Excerto de origem →
----

Poderia aqui ficar a desenrolar um interminável número de situações pelas quais és recordado carinhosamente pela grande maioria dos presentes. Prefiro, porém, dizer-te que também eu fico com a saudade de uma vida inteira fisicamente perto de ti recheada de bons exemplos e de uma leal entrega à família pela qual e para a qual viveste.
Obrigado Pai.

__________

Nota de CV:

(*) Vd. poste de 19 de Maio de 2009 > Guiné 63/74 - P4379: Blogoterapia (102): Este blogue de que eu gosto! (António Matos)

Vd. último poste da série de 21 de Março de 2009 > Guiné 63/74 - P4062: Meu pai, meu velho, meu camarada (3): No Dia Mundial da Poesia (António Graça de Abreu)

7 comentários:

Hélder Valério disse...

Caro António M.
mais uma bonita e sentida intervenção que nos proporcionaste.
Sobre essa tão falada questão da incompatibilidade da lágrima e da condição de se ser Homem ainda hei-de escrever sobre isso. Hoje não.
Um abraço
Hélder S.

Anónimo disse...

Olá António,
Julgo que sei o que sentes quando, magistralmente, te referes ao amor de pai. O mesmo se passa comigo, mas por motives diferentes. Durante a minha comissão na Guiné eu nunca recebi uma carta de meu pai nem ele leu uma escrita por mim.
Sabes António, o meu pai só aprendeu as letras que o trabalho lhe ensinou. Nunca se sentou numa carteira de escola, mas aprendeu o alfabeto que as lições da vida lhe ensinava todos os dias. Naquele tempo não era obrigatório ir à escola.
Um dia ele decidiu sair da sua ilha, as Flores, para que no Faial os seus filhos pudessem ter acesso ao liceu. Para que pudessem ter uma vida melhor e diferente do que a dele.
Já nos E.U.A. para onde emigrara continuou a incemtivar e ajudar os filhos a melhorarem os seus conhecimentos escolares. De cursos médios a mestrados foram cinco os rebentos que graduaram das universidades americanas.

----

[Dados de perguntas de raciocínio espacial]
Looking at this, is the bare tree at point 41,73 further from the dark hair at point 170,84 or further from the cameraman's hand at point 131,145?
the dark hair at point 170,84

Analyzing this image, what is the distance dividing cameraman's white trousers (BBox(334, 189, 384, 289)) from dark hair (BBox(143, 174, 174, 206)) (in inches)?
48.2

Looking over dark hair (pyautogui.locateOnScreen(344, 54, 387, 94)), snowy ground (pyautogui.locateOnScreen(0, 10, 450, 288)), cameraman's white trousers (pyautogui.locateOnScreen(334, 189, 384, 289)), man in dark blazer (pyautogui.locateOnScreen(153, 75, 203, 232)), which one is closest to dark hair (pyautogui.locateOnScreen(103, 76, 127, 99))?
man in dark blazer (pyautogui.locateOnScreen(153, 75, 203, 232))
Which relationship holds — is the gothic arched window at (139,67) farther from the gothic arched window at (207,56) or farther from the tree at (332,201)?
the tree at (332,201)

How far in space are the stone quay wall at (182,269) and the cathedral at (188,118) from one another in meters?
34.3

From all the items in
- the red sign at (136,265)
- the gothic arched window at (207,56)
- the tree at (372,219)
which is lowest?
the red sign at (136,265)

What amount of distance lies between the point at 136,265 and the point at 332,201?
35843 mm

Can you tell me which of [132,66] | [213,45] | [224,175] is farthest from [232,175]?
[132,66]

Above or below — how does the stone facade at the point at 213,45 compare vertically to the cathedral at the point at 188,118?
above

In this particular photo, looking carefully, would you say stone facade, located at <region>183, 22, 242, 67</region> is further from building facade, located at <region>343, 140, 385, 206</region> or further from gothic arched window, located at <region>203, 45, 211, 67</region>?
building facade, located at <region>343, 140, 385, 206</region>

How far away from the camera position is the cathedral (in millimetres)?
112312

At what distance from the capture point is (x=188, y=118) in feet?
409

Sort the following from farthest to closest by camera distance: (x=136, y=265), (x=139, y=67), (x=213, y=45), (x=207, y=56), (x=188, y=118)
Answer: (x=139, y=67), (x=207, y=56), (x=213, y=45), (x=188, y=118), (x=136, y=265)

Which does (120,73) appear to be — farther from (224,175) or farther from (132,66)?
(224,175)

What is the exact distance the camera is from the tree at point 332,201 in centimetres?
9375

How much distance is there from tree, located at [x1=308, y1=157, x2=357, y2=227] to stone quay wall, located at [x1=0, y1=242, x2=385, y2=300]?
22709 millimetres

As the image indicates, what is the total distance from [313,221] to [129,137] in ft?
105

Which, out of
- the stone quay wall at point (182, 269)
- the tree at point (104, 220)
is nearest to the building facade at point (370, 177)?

----

Instrução 1 → No excerto sobre o pai, quantos filhos do comentador anónimo se formaram em universidades americanas?
Instrução 2 → Prossegue o excerto sobre o pai a partir da última frase apresentada.
Os itens não têm qualquer papel nesta tarefa.

Resposta esperada 1 → Cinco.

Resposta esperada 2 →
Muitas foram as vezes que tentamos que ele aprendesse o ABC. Nunca quiz aprender. Sempre respondeu com alguma graça: “Se eu souber tanto como vocês não terei alegria”. Nós bem compreendemos o que ele nos quer dizer. Por amor ele se sacrificou. Por amor ele deu-nos tudo o que tinha para nos dar.
Hoje, com oitenta e dois anos de idade e regressado ao Faial, ele espera a minha visita anual. Ao fim e ao cabo eu ainda sou a carta que ele nunca leu. Dele sempre recebi uma grande lição de amor
Procuro não defraudá-lo.
José Câmara

Anónimo disse...

Amigo Toni

Só agora li. Fiquei comovido com o que escreveste,muito!

Gostava "Especialmente" dele. Puseste-me a recordar coisas que não se esquecem nunca.

Era um vosso Companheiro,um Amigo e um PAI dedicado

Tive a Honra e a sorte de o conhecer e de com ele conviver.

Está em Paz,a olhar pela Familia!

Luis Faria

António Matos disse...

Amigo Luís, eu estava errado !
Afinal um homem chora mesmo !
Com palavras tão simples acordaste-me sentimentos inexplicáveis que os laços familiares criam ...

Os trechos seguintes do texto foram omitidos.